▶ Task goal: Extract each line in the records below that contains the word "millimetres".

▶ Given data:
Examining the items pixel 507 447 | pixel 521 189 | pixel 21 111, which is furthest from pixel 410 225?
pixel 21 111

==

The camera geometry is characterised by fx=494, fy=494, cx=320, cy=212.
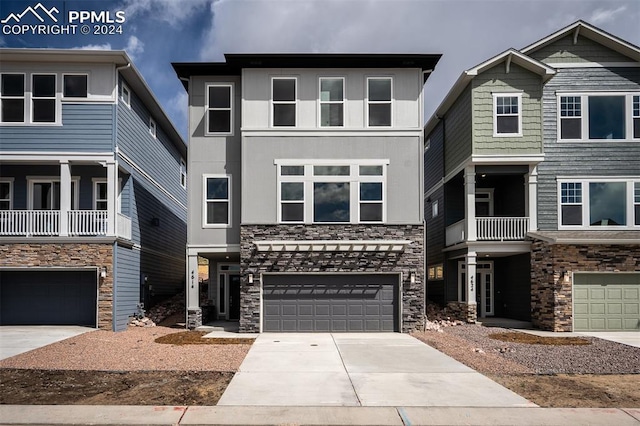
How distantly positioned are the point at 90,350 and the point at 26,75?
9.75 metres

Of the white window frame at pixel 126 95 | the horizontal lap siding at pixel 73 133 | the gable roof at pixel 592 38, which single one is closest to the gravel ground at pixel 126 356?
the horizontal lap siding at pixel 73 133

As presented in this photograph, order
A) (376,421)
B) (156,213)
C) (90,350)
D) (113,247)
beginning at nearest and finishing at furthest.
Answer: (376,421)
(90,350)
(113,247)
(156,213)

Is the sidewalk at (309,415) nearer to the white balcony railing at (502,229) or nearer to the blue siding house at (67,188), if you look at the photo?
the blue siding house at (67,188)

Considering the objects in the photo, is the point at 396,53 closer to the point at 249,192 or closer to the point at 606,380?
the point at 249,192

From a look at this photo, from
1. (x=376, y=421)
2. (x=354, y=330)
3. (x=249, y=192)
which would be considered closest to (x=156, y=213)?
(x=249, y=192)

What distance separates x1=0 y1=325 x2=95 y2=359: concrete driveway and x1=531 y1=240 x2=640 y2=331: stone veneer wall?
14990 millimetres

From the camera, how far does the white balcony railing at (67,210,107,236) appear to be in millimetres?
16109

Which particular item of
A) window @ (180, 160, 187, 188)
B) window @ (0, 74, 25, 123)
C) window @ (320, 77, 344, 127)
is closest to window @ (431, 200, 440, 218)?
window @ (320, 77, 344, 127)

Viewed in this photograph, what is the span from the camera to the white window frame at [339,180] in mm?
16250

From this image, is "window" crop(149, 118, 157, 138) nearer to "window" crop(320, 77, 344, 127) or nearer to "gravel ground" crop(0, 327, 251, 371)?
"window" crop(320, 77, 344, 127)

▶ Solved problem:
14990 millimetres
From the camera, how far does the white balcony railing at (67,210,107,236) appear to be in millimetres?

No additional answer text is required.